- DATA SECTION -
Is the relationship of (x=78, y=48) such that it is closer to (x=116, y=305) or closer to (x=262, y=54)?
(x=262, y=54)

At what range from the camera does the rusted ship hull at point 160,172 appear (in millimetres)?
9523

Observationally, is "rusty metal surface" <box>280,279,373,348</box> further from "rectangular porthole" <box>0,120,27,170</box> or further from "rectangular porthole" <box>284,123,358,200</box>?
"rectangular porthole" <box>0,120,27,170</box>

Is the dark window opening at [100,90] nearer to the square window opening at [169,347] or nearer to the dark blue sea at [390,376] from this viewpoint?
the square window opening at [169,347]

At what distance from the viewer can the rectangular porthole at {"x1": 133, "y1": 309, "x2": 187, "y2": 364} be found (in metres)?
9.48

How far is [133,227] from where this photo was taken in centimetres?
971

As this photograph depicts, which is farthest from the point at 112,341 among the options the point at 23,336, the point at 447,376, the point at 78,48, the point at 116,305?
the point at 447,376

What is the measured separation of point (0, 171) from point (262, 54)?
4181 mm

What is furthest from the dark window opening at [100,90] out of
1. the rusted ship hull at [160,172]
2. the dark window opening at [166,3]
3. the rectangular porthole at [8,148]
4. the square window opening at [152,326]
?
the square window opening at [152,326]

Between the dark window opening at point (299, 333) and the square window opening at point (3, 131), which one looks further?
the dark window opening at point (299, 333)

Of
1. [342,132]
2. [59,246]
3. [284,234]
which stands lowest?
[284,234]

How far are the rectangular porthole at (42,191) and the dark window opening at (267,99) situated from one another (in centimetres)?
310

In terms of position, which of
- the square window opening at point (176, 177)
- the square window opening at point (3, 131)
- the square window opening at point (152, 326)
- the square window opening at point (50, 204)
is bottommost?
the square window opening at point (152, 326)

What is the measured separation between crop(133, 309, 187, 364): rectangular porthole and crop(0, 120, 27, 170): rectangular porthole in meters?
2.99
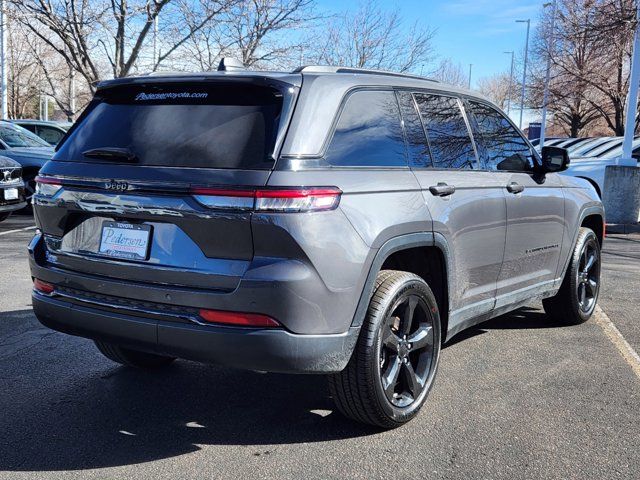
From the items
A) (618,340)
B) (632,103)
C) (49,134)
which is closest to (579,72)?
(632,103)

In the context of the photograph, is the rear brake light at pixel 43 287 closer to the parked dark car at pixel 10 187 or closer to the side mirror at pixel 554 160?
the side mirror at pixel 554 160

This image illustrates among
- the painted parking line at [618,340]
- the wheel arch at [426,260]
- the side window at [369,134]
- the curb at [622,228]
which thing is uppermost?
the side window at [369,134]

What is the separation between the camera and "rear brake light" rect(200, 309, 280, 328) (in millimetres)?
3043

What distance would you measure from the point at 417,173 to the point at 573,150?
17250mm

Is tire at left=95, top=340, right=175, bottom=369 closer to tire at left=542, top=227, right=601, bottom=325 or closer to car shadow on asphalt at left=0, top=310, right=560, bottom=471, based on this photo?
car shadow on asphalt at left=0, top=310, right=560, bottom=471

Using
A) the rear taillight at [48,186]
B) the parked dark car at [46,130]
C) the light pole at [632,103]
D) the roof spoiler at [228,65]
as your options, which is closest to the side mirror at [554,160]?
the roof spoiler at [228,65]

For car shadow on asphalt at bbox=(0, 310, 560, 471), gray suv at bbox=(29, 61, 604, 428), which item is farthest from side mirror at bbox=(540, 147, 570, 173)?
car shadow on asphalt at bbox=(0, 310, 560, 471)

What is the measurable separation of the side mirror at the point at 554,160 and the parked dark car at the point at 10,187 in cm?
868

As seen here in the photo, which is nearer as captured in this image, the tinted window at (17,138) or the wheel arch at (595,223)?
the wheel arch at (595,223)

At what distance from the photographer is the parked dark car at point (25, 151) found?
43.0 ft

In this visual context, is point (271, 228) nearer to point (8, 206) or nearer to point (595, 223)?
point (595, 223)

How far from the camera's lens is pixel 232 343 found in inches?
121

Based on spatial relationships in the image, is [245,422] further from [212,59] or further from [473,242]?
[212,59]

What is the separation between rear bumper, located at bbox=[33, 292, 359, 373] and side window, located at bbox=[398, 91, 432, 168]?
113 centimetres
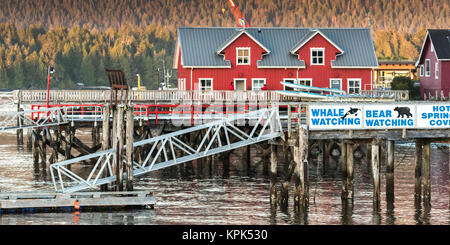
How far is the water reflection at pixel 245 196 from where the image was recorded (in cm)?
3634

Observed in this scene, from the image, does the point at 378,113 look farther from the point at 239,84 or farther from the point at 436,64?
the point at 436,64

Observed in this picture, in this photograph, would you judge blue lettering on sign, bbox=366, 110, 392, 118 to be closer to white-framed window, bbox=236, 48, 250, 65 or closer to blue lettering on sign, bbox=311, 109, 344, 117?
blue lettering on sign, bbox=311, 109, 344, 117

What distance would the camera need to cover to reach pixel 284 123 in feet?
159

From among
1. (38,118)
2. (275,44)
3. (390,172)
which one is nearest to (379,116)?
(390,172)

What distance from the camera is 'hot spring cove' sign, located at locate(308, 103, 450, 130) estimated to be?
38.1 meters

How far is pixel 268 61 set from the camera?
65312 mm

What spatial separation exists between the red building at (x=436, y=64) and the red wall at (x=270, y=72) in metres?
12.5

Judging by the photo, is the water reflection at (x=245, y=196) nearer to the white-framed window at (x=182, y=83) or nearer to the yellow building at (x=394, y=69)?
the white-framed window at (x=182, y=83)

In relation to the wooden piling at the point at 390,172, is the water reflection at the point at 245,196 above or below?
below

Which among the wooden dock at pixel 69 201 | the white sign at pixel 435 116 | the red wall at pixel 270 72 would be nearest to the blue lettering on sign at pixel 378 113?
the white sign at pixel 435 116
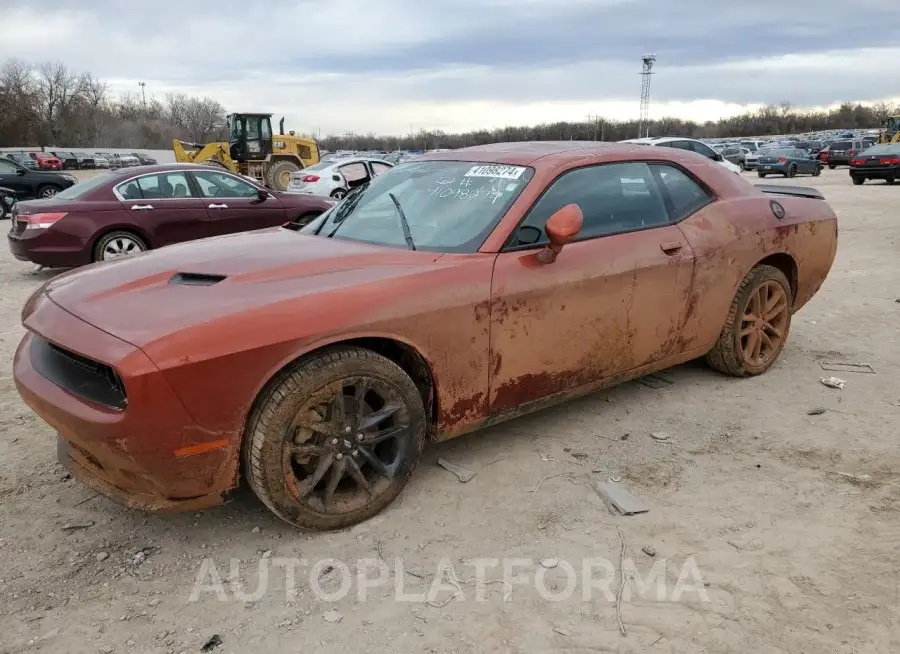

- YOUR INSTRUCTIONS -
Pull out every line of the listing above that contains the string "arch". Letter case matters.

- RESPONSE TO THE TASK -
- the wheel arch at [426,260]
As seen here in the photo, which is nearer as captured in this image, the tinted window at (17,138) or the wheel arch at (595,223)?
the wheel arch at (595,223)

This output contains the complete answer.